> **PROBLEM DESCRIPTION**
Please reproduce the material below, renaming every "window with white trim" to "white-trimmed window" and keeping everything else the same. Omit the pictures from your answer.

─── DATA SHOWN ───

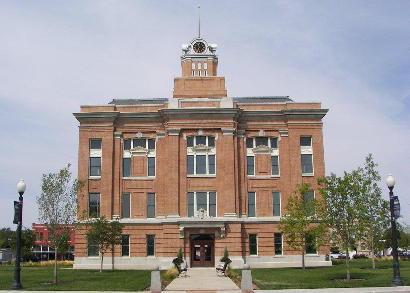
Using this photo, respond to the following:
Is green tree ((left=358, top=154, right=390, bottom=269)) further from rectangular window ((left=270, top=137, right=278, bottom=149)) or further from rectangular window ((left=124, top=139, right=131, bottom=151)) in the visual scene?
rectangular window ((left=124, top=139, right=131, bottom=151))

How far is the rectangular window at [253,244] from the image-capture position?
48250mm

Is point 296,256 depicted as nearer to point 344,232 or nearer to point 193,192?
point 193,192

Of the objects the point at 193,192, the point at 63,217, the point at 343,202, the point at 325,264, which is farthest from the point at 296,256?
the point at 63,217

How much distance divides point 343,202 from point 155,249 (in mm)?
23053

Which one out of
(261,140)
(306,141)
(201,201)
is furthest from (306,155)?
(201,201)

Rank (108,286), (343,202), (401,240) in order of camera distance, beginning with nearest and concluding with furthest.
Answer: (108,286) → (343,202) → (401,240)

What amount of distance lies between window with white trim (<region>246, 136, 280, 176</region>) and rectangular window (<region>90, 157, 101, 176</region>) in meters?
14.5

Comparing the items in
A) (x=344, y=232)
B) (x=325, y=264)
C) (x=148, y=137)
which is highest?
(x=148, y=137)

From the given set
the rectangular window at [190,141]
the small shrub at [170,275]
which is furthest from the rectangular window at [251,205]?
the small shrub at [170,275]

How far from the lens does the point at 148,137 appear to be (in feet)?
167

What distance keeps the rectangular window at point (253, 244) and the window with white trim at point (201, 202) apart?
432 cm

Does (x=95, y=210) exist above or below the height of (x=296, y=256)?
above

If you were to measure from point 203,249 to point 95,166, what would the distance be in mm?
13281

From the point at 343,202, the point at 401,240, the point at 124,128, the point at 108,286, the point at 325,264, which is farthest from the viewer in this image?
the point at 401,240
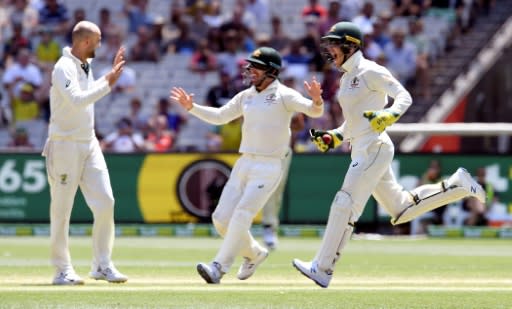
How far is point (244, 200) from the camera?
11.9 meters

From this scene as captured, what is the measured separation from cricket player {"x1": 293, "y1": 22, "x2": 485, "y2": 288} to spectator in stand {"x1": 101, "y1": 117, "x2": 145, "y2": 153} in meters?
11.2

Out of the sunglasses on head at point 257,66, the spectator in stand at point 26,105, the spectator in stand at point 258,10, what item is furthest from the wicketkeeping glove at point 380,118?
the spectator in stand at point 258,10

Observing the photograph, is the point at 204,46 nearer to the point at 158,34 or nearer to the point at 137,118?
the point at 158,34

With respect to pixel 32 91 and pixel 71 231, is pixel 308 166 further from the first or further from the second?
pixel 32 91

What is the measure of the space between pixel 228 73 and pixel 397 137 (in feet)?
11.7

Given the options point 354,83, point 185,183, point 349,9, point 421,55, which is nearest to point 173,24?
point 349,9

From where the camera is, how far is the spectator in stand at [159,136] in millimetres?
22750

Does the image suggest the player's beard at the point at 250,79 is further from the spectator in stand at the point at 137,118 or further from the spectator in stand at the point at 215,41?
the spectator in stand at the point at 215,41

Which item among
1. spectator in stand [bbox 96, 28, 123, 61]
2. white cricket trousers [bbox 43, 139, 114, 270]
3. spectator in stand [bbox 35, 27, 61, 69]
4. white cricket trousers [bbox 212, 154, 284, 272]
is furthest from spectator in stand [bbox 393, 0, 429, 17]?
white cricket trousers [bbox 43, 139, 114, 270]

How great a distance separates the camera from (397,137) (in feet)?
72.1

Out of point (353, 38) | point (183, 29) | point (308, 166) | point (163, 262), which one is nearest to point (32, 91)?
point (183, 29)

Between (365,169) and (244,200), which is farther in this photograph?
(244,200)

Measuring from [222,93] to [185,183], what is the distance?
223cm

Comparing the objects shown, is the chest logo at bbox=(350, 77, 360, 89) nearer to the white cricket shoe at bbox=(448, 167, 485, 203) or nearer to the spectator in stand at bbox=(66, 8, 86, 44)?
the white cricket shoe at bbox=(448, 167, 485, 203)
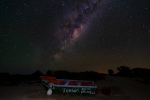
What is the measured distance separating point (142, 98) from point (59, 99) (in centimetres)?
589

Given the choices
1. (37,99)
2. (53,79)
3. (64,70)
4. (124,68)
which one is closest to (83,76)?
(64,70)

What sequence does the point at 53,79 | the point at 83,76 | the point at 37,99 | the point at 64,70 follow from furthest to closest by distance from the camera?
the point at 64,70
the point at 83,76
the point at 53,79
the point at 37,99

───

> **CORRECT OUTPUT**
Using this photo, respond to the following:
Is green tree ((left=358, top=154, right=390, bottom=269)) further from rectangular window ((left=270, top=137, right=278, bottom=149)) or further from rectangular window ((left=124, top=139, right=131, bottom=151)) in the visual scene?
rectangular window ((left=124, top=139, right=131, bottom=151))

How far is the rectangular window at [253,244] from the image-capture position?
48250mm

Is point 296,256 depicted as nearer to point 344,232 or nearer to point 193,192?
point 193,192

Of the objects the point at 193,192, the point at 63,217, the point at 343,202, the point at 325,264, which is farthest from the point at 296,256?
the point at 63,217

How much distance divides point 343,202 from point 155,249 (in mm)?
23053

Which one out of
(261,140)
(306,141)
(201,201)
is furthest from (306,155)?
(201,201)

Rank (108,286), (343,202), (401,240) in order of camera distance, beginning with nearest and concluding with furthest.
Answer: (108,286) → (343,202) → (401,240)

What amount of distance lies between white-trimmed window (<region>246, 136, 280, 176</region>) and rectangular window (<region>90, 157, 101, 176</region>) in meters?
14.5

Comparing the items in
A) (x=344, y=232)
B) (x=325, y=264)
C) (x=148, y=137)
which is highest?
(x=148, y=137)

From the given set
the rectangular window at [190,141]
the small shrub at [170,275]
which is furthest from the rectangular window at [251,205]?
the small shrub at [170,275]

How far from the lens does the point at 148,137 appear to be (in feet)?
167

What distance keeps the rectangular window at point (253, 244) and the white-trimmed window at point (201, 202) apart?
432 cm

Does (x=95, y=210) exist above or below the height of (x=296, y=256)?
above

If you were to measure from point 203,249 to point 95,166, what would the distance be in mm?
13281

From the point at 343,202, the point at 401,240, the point at 124,128, the point at 108,286, the point at 325,264, which is farthest from the viewer in this image?
the point at 401,240
How far is point (244, 200) from the camera?
11.9 meters

From this scene as captured, what is the measured separation from cricket player {"x1": 293, "y1": 22, "x2": 485, "y2": 288} to spectator in stand {"x1": 101, "y1": 117, "x2": 145, "y2": 153} in meters?
11.2

Out of the sunglasses on head at point 257,66, the spectator in stand at point 26,105, the spectator in stand at point 258,10, what item is furthest from the wicketkeeping glove at point 380,118?
the spectator in stand at point 258,10

Observing the photograph, is the point at 204,46 nearer to the point at 158,34 or nearer to the point at 137,118?
the point at 158,34

With respect to pixel 32 91 and pixel 71 231, is pixel 308 166 further from the first or further from the second?
pixel 32 91

What is the measure of the space between pixel 228 73 and pixel 397 137 (in feet)?
11.7

Given the options point 354,83, point 185,183, point 349,9, point 421,55, which is nearest to point 173,24?
point 349,9

From where the camera is, how far is the spectator in stand at [159,136] in millimetres?
22750

Does the image suggest the player's beard at the point at 250,79 is further from the spectator in stand at the point at 137,118 or further from the spectator in stand at the point at 215,41?
the spectator in stand at the point at 215,41

Which item among
1. spectator in stand [bbox 96, 28, 123, 61]
2. white cricket trousers [bbox 43, 139, 114, 270]
3. spectator in stand [bbox 35, 27, 61, 69]
4. white cricket trousers [bbox 212, 154, 284, 272]
is furthest from spectator in stand [bbox 393, 0, 429, 17]?
white cricket trousers [bbox 43, 139, 114, 270]

How great a distance separates the camera from (397,137) (in feet)?
72.1

Out of point (353, 38) | point (183, 29) | point (308, 166) | point (163, 262), which one is nearest to point (32, 91)?
point (183, 29)

Between (365,169) and (244,200), which is farther in this photograph?
(244,200)

Measuring from [222,93] to [185,183], what is the distance?
223cm

Comparing the objects shown, is the chest logo at bbox=(350, 77, 360, 89) nearer to the white cricket shoe at bbox=(448, 167, 485, 203) or nearer to the spectator in stand at bbox=(66, 8, 86, 44)?
the white cricket shoe at bbox=(448, 167, 485, 203)
What is the measured distance separating point (142, 98) from point (59, 99) (in centimetres)?
589

Given the choices
1. (37,99)
2. (53,79)
3. (64,70)
4. (124,68)
which one is closest to (83,76)?
(64,70)

What sequence does the point at 53,79 | the point at 83,76 | the point at 37,99 | the point at 64,70 follow from furthest to closest by distance from the camera?
the point at 64,70
the point at 83,76
the point at 53,79
the point at 37,99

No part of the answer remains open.